Por outro lado, muitos desses autores abordam também que nem todos docentes conseguem transpor tais saberes para seu cotidiano escolar tendo em vista que o comportamento e a consciência do professor têm limitações e que, por conseguinte, seu saber é limitado. Segundo Perrenoud (2001), o professor tem consciência de seus atos até certo ponto, mas não necessariamente de tudo, no momento em que faz, e nem sempre sabe o motivo de agir de determinada forma. Isso mostra que na prática do dia a dia, seu saber-fazer seria mais amplo que o seu conhecimento discursivo. A noção de saber, diferentemente do conhecimento científico, engloba os conhecimentos, as competências, as habilidades (ou aptidões) e as atitudes, que na visão de Tardif (2000) é chamado de saber-fazer e saber-ser. Perrenoud (2002b, p. 20) verifica que a conscientização desses saberes só se processa a partir da prática consciente na qual “o profissional reflexivo deve, acima de tudo, ser capaz de dominar sua própria evolução, construindo competências e saberes novos ou mais profundos a partir de suas aquisições e de sua experiência”.

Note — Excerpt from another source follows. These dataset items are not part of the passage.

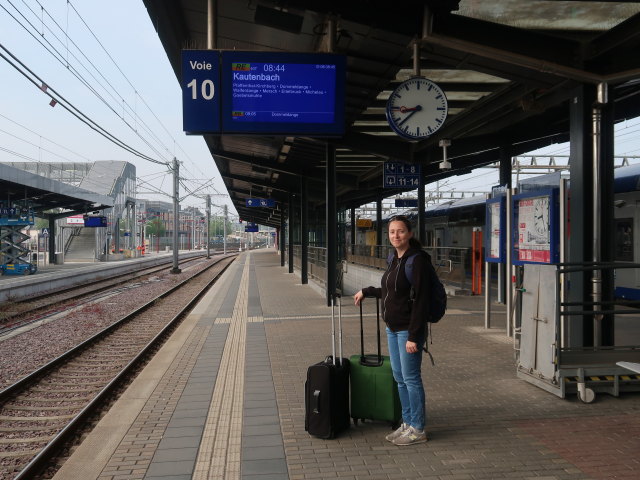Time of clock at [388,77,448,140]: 8:38
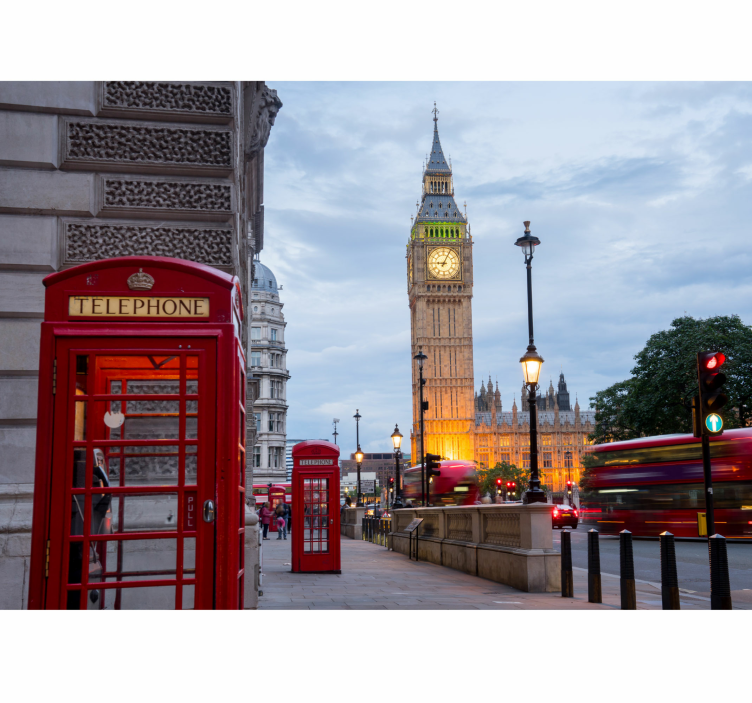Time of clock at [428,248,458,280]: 9:04
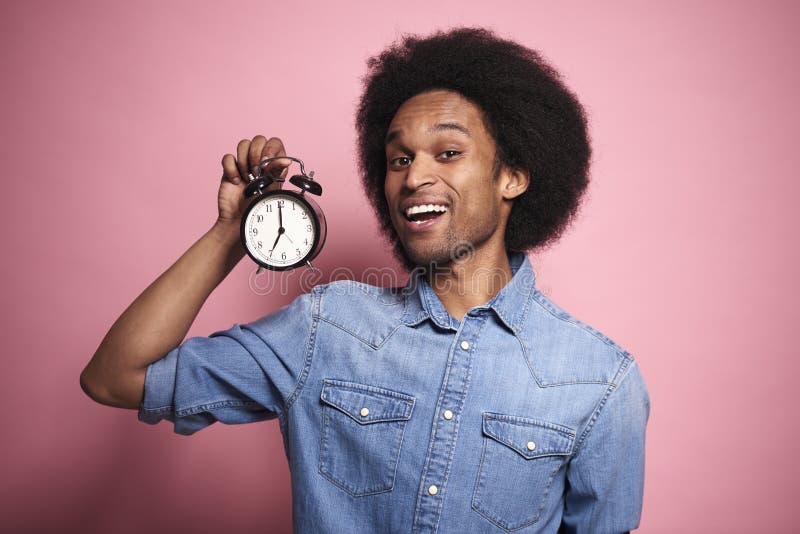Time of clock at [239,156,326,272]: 7:00
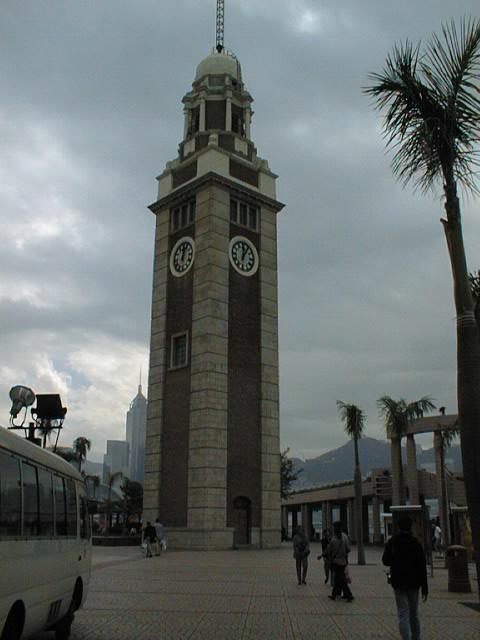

Dentro desse cenário, qual o repertório das competências, habilidades, conhecimentos e saberes específicos do ser professor, que servem de base ao seu trabalho na intenção de articular teoria e prática na construção da formação inicial da carreira docente?

93 Tal consideração toma como referência dois dos principais modelos teóricos que embasam na atualidade as

pesquisas sobre os saberes docentes que servem de apoio ao ensino (Knowloge Base). Um dos expoentes Tardif et al. (2012), defendem que o processo de formação dos saberes docentes deve ser analisado numa perspectiva mais ampla, de fontes diversas (formação inicial e contínua dos professores, do currículo e da socialização escolar, da formação pré-profissional, da experiência profissional, da relação com os pares etc.) e aquele num sentido mais restrito que designa os saberes mobilizados pelos “professores eficientes” durante a sua ação pedagógica em sala de aula (na gestão da matéria e na gestão de classe), linha essa representada por autores como Gauthier et al. (1998) e Shulman (1987).